#### [QUOTED TEXT]
From mboxrd@z Thu Jan  1 00:00:00 1970
Return-Path: <linux-btrfs-owner@vger.kernel.org>
Received: from userp1040.oracle.com ([156.151.31.81]:47877 "EHLO
        userp1040.oracle.com" rhost-flags-OK-OK-OK-OK) by vger.kernel.org
        with ESMTP id S1750908AbdGZRIY (ORCPT
        <rfc822;linux-btrfs@vger.kernel.org>);
        Wed, 26 Jul 2017 13:08:24 -0400
Date: Wed, 26 Jul 2017 10:07:17 -0600
From: Liu Bo <bo.li.liu@oracle.com>
To: "Janos Toth F." <toth.f.janos@gmail.com>
Cc: Btrfs BTRFS <linux-btrfs@vger.kernel.org>
Subject: Re: write corruption due to bio cloning on raid5/6
Message-ID: <20170726160717.GA32451@localhost.localdomain>
Reply-To: bo.li.liu@oracle.com
References: <CANznX5FxavW+0_YdA4hir9_A3KrobRLyV9+CNadigDT3uNUkXw@mail.gmail.com>
MIME-Version: 1.0
Content-Type: text/plain; charset=us-ascii
In-Reply-To: <CANznX5FxavW+0_YdA4hir9_A3KrobRLyV9+CNadigDT3uNUkXw@mail.gmail.com>
Sender: linux-btrfs-owner@vger.kernel.org
List-ID: <linux-btrfs.vger.kernel.org>

On Mon, Jul 24, 2017 at 10:22:53PM +0200, Janos Toth F. wrote:
> I accidentally ran into this problem (it's pretty silly because I
> almost never run RC kernels or do dio writes but somehow I just
> happened to do both at once, exactly before I read your patch notes).

#### [PROBLEMS TO SOLVE]
1. Pull out the part of the email between "On Mon, Jul" and "your patch notes).", inclusive.
2. Answer these about the email:
(a) Who sent it?
(b) What is its subject line?
(c) On what date did Janos Toth F. write the quoted message?
The data that comes after the email can be ignored.

#### [GIVEN DATA]
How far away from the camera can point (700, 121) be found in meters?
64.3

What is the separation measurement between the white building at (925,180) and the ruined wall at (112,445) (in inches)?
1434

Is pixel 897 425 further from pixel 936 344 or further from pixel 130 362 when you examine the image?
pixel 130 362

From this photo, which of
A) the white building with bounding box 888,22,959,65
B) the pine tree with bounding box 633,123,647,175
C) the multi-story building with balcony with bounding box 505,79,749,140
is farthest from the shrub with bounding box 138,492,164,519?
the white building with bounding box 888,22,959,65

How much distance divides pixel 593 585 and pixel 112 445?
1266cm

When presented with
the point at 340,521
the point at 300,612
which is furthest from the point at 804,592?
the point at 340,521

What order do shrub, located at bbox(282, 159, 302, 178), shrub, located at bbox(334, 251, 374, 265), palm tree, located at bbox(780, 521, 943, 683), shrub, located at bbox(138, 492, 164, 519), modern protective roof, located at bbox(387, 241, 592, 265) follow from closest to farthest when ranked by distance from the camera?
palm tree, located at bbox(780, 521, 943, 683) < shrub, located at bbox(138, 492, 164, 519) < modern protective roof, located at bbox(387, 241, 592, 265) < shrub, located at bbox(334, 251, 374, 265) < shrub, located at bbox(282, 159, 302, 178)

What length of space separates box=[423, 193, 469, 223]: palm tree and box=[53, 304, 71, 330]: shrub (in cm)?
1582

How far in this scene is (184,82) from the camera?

==

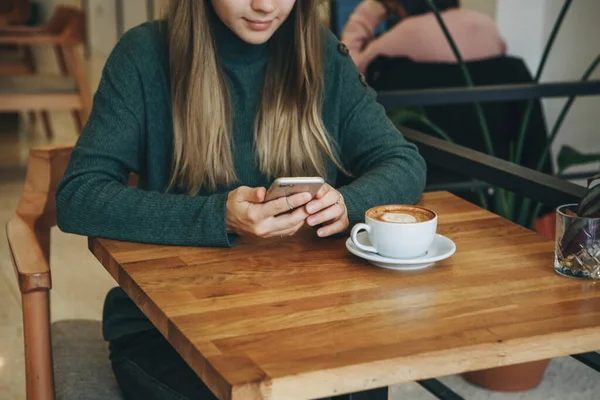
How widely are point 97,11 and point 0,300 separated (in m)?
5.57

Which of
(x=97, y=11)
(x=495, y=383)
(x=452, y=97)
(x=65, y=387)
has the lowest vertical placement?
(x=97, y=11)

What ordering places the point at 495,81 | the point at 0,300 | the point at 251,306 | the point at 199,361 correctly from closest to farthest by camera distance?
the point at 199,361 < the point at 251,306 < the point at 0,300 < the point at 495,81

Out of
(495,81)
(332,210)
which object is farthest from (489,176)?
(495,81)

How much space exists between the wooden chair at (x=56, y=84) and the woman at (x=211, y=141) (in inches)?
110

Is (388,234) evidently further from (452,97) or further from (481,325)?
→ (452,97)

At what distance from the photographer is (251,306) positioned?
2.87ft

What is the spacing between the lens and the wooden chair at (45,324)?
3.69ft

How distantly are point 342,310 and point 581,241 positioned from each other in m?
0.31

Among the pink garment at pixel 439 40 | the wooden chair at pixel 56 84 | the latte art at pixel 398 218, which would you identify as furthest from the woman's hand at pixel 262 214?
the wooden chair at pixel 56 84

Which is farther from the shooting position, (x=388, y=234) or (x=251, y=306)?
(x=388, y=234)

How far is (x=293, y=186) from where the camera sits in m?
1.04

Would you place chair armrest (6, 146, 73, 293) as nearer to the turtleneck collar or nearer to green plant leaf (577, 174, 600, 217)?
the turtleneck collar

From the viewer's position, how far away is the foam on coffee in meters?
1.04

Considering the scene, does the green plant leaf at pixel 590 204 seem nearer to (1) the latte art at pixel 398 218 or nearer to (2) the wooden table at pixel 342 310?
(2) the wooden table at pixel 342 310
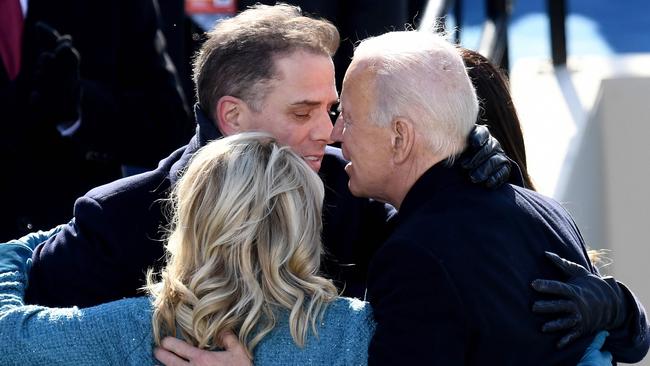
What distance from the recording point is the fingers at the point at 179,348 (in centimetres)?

...

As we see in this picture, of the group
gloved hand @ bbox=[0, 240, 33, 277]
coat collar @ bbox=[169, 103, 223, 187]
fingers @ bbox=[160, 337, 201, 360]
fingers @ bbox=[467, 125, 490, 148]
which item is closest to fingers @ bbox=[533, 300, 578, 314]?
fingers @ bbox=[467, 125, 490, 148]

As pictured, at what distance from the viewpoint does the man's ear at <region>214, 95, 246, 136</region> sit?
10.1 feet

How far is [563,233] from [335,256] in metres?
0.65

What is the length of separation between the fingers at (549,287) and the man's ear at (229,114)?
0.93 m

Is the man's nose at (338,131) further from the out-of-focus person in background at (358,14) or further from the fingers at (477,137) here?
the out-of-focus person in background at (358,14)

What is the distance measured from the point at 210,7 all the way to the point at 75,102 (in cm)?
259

#### [OUTPUTS FOR THE TASKS]
1.
On Mon, Jul 24, 2017 at 10:22:53PM +0200, Janos Toth F. wrote:
> I accidentally ran into this problem (it's pretty silly because I
> almost never run RC kernels or do dio writes but somehow I just
> happened to do both at once, exactly before I read your patch notes).

2.
(a) Liu Bo
(b) Re: write corruption due to bio cloning on raid5/6
(c) Monday, July 24, 2017